### Dataset extract

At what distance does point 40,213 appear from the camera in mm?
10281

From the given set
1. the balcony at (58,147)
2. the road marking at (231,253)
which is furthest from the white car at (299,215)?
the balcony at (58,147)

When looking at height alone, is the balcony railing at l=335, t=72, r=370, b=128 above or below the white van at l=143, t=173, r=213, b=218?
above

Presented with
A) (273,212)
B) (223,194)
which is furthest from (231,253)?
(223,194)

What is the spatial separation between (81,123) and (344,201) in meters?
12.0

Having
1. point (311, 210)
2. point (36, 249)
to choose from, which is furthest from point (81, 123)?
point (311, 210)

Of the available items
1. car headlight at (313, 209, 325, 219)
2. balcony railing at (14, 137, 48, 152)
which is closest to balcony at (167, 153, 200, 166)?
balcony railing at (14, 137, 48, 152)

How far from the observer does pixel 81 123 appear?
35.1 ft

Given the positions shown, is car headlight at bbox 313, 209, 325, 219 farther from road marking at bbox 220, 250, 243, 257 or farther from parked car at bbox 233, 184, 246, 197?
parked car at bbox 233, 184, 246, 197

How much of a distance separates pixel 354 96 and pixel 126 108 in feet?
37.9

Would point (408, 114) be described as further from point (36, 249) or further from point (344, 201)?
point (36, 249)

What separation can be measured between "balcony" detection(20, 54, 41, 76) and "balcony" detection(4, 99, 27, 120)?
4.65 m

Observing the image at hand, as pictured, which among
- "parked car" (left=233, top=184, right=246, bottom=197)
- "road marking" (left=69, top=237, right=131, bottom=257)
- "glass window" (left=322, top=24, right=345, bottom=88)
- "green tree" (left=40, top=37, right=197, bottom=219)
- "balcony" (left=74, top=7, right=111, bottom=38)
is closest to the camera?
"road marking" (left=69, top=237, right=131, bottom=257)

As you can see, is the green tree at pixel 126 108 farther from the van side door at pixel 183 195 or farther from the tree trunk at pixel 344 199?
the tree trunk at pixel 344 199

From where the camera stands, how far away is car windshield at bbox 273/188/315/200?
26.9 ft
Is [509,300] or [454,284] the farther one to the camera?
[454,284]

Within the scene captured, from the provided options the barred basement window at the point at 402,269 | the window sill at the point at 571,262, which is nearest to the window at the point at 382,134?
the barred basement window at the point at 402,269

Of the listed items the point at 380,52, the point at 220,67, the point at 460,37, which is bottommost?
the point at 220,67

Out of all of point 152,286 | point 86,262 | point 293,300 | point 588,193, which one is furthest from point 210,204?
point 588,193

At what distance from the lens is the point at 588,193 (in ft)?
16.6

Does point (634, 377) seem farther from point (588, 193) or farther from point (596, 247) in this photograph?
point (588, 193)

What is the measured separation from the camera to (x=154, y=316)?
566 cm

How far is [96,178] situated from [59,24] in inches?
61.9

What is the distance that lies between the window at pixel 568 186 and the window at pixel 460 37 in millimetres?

######

What to do:
Gather every line in the records above that contains the word "furthest", and copy each one in full.

Correct answer:
which is furthest from the white car at (299,215)?
which is furthest from (231,253)?
to choose from, which is furthest from point (81, 123)?
Out of all of point 152,286 | point 86,262 | point 293,300 | point 588,193, which one is furthest from point 210,204?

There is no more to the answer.